WHAT YOU SHOULD DO ->
Print out the entire listing verbatim.

━━━━━━━━━━━━━━━━━━━━━━━━━━━━━━

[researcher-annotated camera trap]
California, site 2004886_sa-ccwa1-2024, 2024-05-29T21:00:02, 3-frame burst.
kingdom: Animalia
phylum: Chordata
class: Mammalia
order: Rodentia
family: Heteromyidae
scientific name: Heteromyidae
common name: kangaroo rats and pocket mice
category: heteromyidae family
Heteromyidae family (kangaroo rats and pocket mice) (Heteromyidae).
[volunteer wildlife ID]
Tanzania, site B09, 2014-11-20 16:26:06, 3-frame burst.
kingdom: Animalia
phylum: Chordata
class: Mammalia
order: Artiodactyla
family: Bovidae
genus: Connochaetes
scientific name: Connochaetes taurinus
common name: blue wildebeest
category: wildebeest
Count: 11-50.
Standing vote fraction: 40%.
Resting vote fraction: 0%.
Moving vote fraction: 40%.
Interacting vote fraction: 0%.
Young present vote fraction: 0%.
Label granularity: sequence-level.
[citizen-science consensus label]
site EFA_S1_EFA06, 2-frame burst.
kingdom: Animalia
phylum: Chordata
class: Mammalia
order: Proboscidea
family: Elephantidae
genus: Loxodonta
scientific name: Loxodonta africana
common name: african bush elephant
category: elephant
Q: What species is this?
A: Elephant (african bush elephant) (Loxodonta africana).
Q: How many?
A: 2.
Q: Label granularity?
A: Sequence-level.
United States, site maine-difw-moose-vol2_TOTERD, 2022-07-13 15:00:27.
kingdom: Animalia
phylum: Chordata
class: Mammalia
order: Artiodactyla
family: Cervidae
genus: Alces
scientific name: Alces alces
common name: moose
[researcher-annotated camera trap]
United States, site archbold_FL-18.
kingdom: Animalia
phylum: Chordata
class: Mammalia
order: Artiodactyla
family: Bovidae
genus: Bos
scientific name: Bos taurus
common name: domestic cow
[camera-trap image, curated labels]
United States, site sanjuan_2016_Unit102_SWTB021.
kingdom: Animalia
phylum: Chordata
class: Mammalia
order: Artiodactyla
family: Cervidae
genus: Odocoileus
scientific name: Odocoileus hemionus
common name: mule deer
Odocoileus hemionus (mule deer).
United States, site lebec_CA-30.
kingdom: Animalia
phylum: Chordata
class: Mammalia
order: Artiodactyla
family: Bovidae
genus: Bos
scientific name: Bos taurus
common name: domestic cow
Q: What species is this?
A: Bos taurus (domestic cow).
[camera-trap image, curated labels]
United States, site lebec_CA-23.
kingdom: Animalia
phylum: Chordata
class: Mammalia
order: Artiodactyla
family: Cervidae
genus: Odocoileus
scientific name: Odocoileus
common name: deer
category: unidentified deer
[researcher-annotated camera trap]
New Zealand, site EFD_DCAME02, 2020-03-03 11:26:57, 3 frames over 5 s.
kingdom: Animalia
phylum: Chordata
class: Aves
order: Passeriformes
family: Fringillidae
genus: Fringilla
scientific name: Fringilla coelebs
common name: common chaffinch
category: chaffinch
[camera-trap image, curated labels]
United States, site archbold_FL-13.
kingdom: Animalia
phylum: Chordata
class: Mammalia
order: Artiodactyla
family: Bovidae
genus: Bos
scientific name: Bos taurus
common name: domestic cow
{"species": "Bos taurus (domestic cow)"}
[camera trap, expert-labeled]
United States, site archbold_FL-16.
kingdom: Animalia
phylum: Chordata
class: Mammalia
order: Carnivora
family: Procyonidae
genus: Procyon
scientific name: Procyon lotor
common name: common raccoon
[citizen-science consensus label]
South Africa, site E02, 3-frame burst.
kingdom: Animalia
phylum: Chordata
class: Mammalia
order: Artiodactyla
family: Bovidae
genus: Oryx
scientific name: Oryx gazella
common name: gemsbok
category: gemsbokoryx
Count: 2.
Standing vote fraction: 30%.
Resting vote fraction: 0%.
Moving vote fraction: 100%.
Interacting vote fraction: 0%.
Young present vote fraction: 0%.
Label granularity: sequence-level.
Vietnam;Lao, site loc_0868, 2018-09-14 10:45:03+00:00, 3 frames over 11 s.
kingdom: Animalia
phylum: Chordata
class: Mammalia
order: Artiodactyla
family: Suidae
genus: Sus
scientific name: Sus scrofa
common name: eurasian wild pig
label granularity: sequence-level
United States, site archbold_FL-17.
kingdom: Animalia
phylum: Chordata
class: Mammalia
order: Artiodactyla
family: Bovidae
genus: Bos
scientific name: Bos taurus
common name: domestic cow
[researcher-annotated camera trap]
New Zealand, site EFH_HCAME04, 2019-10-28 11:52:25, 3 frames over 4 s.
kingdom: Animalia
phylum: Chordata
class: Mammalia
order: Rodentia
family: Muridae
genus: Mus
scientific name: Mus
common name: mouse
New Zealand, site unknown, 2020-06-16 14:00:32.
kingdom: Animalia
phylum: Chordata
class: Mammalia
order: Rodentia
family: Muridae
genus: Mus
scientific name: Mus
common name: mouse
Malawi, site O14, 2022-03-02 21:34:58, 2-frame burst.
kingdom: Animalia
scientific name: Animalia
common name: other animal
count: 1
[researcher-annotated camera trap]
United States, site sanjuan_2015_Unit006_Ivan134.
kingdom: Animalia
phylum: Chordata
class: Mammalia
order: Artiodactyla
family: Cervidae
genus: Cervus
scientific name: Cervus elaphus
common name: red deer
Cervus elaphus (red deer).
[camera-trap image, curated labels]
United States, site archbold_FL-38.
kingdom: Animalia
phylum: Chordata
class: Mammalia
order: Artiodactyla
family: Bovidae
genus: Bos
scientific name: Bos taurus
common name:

━━━━━━━━━━━━━━━━━━━━━━━━━━━━━━

SOLUTION FOR THIS TASK ->
[researcher-annotated camera trap]
California, site 2004886_sa-ccwa1-2024, 2024-05-29T21:00:02, 3-frame burst.
kingdom: Animalia
phylum: Chordata
class: Mammalia
order: Rodentia
family: Heteromyidae
scientific name: Heteromyidae
common name: kangaroo rats and pocket mice
category: heteromyidae family
Heteromyidae family (kangaroo rats and pocket mice) (Heteromyidae).
[volunteer wildlife ID]
Tanzania, site B09, 2014-11-20 16:26:06, 3-frame burst.
kingdom: Animalia
phylum: Chordata
class: Mammalia
order: Artiodactyla
family: Bovidae
genus: Connochaetes
scientific name: Connochaetes taurinus
common name: blue wildebeest
category: wildebeest
Count: 11-50.
Standing vote fraction: 40%.
Resting vote fraction: 0%.
Moving vote fraction: 40%.
Interacting vote fraction: 0%.
Young present vote fraction: 0%.
Label granularity: sequence-level.
[citizen-science consensus label]
site EFA_S1_EFA06, 2-frame burst.
kingdom: Animalia
phylum: Chordata
class: Mammalia
order: Proboscidea
family: Elephantidae
genus: Loxodonta
scientific name: Loxodonta africana
common name: african bush elephant
category: elephant
Q: What species is this?
A: Elephant (african bush elephant) (Loxodonta africana).
Q: How many?
A: 2.
Q: Label granularity?
A: Sequence-level.
United States, site maine-difw-moose-vol2_TOTERD, 2022-07-13 15:00:27.
kingdom: Animalia
phylum: Chordata
class: Mammalia
order: Artiodactyla
family: Cervidae
genus: Alces
scientific name: Alces alces
common name: moose
[researcher-annotated camera trap]
United States, site archbold_FL-18.
kingdom: Animalia
phylum: Chordata
class: Mammalia
order: Artiodactyla
family: Bovidae
genus: Bos
scientific name: Bos taurus
common name: domestic cow
[camera-trap image, curated labels]
United States, site sanjuan_2016_Unit102_SWTB021.
kingdom: Animalia
phylum: Chordata
class: Mammalia
order: Artiodactyla
family: Cervidae
genus: Odocoileus
scientific name: Odocoileus hemionus
common name: mule deer
Odocoileus hemionus (mule deer).
United States, site lebec_CA-30.
kingdom: Animalia
phylum: Chordata
class: Mammalia
order: Artiodactyla
family: Bovidae
genus: Bos
scientific name: Bos taurus
common name: domestic cow
Q: What species is this?
A: Bos taurus (domestic cow).
[camera-trap image, curated labels]
United States, site lebec_CA-23.
kingdom: Animalia
phylum: Chordata
class: Mammalia
order: Artiodactyla
family: Cervidae
genus: Odocoileus
scientific name: Odocoileus
common name: deer
category: unidentified deer
[researcher-annotated camera trap]
New Zealand, site EFD_DCAME02, 2020-03-03 11:26:57, 3 frames over 5 s.
kingdom: Animalia
phylum: Chordata
class: Aves
order: Passeriformes
family: Fringillidae
genus: Fringilla
scientific name: Fringilla coelebs
common name: common chaffinch
category: chaffinch
[camera-trap image, curated labels]
United States, site archbold_FL-13.
kingdom: Animalia
phylum: Chordata
class: Mammalia
order: Artiodactyla
family: Bovidae
genus: Bos
scientific name: Bos taurus
common name: domestic cow
{"species": "Bos taurus (domestic cow)"}
[camera trap, expert-labeled]
United States, site archbold_FL-16.
kingdom: Animalia
phylum: Chordata
class: Mammalia
order: Carnivora
family: Procyonidae
genus: Procyon
scientific name: Procyon lotor
common name: common raccoon
[citizen-science consensus label]
South Africa, site E02, 3-frame burst.
kingdom: Animalia
phylum: Chordata
class: Mammalia
order: Artiodactyla
family: Bovidae
genus: Oryx
scientific name: Oryx gazella
common name: gemsbok
category: gemsbokoryx
Count: 2.
Standing vote fraction: 30%.
Resting vote fraction: 0%.
Moving vote fraction: 100%.
Interacting vote fraction: 0%.
Young present vote fraction: 0%.
Label granularity: sequence-level.
Vietnam;Lao, site loc_0868, 2018-09-14 10:45:03+00:00, 3 frames over 11 s.
kingdom: Animalia
phylum: Chordata
class: Mammalia
order: Artiodactyla
family: Suidae
genus: Sus
scientific name: Sus scrofa
common name: eurasian wild pig
label granularity: sequence-level
United States, site archbold_FL-17.
kingdom: Animalia
phylum: Chordata
class: Mammalia
order: Artiodactyla
family: Bovidae
genus: Bos
scientific name: Bos taurus
common name: domestic cow
[researcher-annotated camera trap]
New Zealand, site EFH_HCAME04, 2019-10-28 11:52:25, 3 frames over 4 s.
kingdom: Animalia
phylum: Chordata
class: Mammalia
order: Rodentia
family: Muridae
genus: Mus
scientific name: Mus
common name: mouse
New Zealand, site unknown, 2020-06-16 14:00:32.
kingdom: Animalia
phylum: Chordata
class: Mammalia
order: Rodentia
family: Muridae
genus: Mus
scientific name: Mus
common name: mouse
Malawi, site O14, 2022-03-02 21:34:58, 2-frame burst.
kingdom: Animalia
scientific name: Animalia
common name: other animal
count: 1
[researcher-annotated camera trap]
United States, site sanjuan_2015_Unit006_Ivan134.
kingdom: Animalia
phylum: Chordata
class: Mammalia
order: Artiodactyla
family: Cervidae
genus: Cervus
scientific name: Cervus elaphus
common name: red deer
Cervus elaphus (red deer).
[camera-trap image, curated labels]
United States, site archbold_FL-38.
kingdom: Animalia
phylum: Chordata
class: Mammalia
order: Artiodactyla
family: Bovidae
genus: Bos
scientific name: Bos taurus
common name:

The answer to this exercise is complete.